3. If you connect a computer to the Ethernet port of a Mesh Potato you need a route from that computer back to the 10.130.1.0/24 batman network. For example on a Linux computer plugged into 10.30.1.0/24 LAN:
# ifconfig eth0:0 10.30.1.3 netmask 255.255.255.0 # route add -net 10.130.1.0/24 gw 10.30.1.1 # route -n Kernel IP routing table Destination Gateway Genmask Flags Metric Ref Use Iface 10.130.1.0 10.30.1.1 255.255.255.0 UG 0 0 0 eth0 192.168.1.0 0.0.0.0 255.255.255.0 U 1 0 0 eth0 10.30.1.0 0.0.0.0 255.255.255.0 U 0 0 0 eth0 169.254.0.0 0.0.0.0 255.255.0.0 U 1000 0 0 eth0 0.0.0.0 192.168.1.22 0.0.0.0 UG 0 0 0 eth0
The route command tells the Linux computer to use 10.30.1.1 (Supernode) as a gateway to the 10.130.1.0/24 network. Without the route command packets can't find the mesh network. This Linux machine also has an eth0 interface on the 192.168.1.0/24 network.
Reading Further
This page documents the most important information for the Dili Village Telco. There is much more information on the Mesh Potato Howto section of the Village Telco Wiki.
Supernode
The Supernode is a Ubiquity Nanostation 2 which is similar to a Mesh Potato but does not have a FXS port. The Supernode provides the following functions:
- Gateways the mesh network to the 192.168.1.x network and hence the Internet.

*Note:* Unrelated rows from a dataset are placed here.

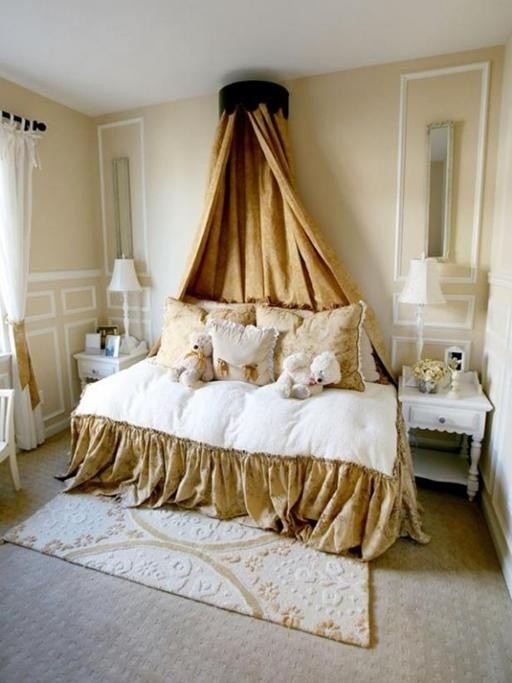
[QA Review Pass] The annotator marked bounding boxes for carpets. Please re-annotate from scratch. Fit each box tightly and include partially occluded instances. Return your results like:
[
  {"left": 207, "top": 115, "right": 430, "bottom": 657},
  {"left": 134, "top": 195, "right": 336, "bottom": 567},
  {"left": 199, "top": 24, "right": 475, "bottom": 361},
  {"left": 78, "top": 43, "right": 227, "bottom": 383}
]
[{"left": 1, "top": 487, "right": 379, "bottom": 649}]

- Gateways the mesh network to the 10.30.1.x network.
- Is the DNS server for the mesh network.
- Runs the batman visualization server (used for Afrimesh).

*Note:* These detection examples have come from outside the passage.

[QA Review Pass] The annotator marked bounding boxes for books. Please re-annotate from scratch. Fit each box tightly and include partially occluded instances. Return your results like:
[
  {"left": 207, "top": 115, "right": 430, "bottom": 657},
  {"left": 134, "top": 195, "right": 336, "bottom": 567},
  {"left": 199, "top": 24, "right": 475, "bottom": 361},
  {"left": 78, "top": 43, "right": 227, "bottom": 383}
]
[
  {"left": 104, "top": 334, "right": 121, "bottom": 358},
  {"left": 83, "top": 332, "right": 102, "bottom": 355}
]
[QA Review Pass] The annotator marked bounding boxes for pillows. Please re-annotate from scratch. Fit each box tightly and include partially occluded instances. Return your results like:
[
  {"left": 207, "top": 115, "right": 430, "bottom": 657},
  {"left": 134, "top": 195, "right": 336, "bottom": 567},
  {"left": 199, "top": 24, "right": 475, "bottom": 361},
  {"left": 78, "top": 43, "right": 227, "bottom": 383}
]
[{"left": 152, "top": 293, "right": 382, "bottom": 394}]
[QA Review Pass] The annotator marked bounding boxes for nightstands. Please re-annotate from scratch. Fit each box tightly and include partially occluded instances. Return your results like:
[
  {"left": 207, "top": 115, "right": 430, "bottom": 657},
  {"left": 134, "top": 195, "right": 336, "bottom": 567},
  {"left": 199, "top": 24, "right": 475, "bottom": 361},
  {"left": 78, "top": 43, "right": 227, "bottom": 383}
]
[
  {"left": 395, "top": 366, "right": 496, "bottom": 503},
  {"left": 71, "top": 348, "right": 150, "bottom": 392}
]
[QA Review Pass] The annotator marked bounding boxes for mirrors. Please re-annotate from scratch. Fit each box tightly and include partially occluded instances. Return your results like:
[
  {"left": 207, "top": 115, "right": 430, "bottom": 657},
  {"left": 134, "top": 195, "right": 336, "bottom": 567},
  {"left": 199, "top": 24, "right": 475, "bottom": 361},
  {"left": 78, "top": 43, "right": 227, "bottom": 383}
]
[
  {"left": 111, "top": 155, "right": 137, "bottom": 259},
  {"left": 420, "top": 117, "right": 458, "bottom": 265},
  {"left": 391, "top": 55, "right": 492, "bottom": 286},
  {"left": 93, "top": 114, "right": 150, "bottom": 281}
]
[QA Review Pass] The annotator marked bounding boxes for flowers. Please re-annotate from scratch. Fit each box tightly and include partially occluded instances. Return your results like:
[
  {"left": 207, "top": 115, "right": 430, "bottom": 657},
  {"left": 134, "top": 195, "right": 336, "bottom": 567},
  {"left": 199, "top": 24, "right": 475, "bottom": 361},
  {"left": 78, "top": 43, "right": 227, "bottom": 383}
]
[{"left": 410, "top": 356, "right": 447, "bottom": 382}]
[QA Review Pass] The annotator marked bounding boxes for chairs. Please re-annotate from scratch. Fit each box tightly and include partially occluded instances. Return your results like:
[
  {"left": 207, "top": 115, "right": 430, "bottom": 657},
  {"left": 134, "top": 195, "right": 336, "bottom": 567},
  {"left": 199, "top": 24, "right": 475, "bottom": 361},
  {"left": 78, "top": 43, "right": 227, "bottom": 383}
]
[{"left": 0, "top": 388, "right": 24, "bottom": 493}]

1. Instructions for flashing a Nanostation 2 with the Supernode firmware are here. Note that the default IP is 192.168.10.20 (not 192.168.1.20). To access the Supernode from a Linux computer:
# ifconfig eth0:1 192.168.10.1 # telnet 192.168.10.20
2. Set the password (passwd), then telnet will be disabled and ssh enabled when you reboot.
3. Use vi to edit /etc/config/network so it looks like this:
root@OpenWrt:/etc/config# cat network
config 'interface' 'loopback'
option 'ifname' 'lo'
option 'proto' 'static'
option 'ipaddr' '127.0.0.1'
option 'netmask' '255.0.0.0'
config 'interface' 'lan'
option 'ifname' 'eth0'
option 'proto' 'static'
option 'ipaddr' '192.168.1.100'
option 'netmask' '255.255.255.0'
option 'gateway' '192.168.1.1'
option 'dns' '192.168.1.1'
config alias
option 'interface' 'lan'
option 'proto' 'static'
option 'ipaddr' '10.30.1.1'
option 'netmask' '255.255.255.0'
config 'interface' 'wifi0'
option 'ifname' 'ath0'
option 'proto' 'static'
option 'ipaddr' '10.130.1.1'
option 'netmask' '255.255.255.0'
Note in the file above we assume 192.168.1.1 is your Internet gateway, and DNS server, and that 192.168.1.100 with be the IP of the Supernode on the 192.168.1.0/24 network. Change as appropriate for your LAN.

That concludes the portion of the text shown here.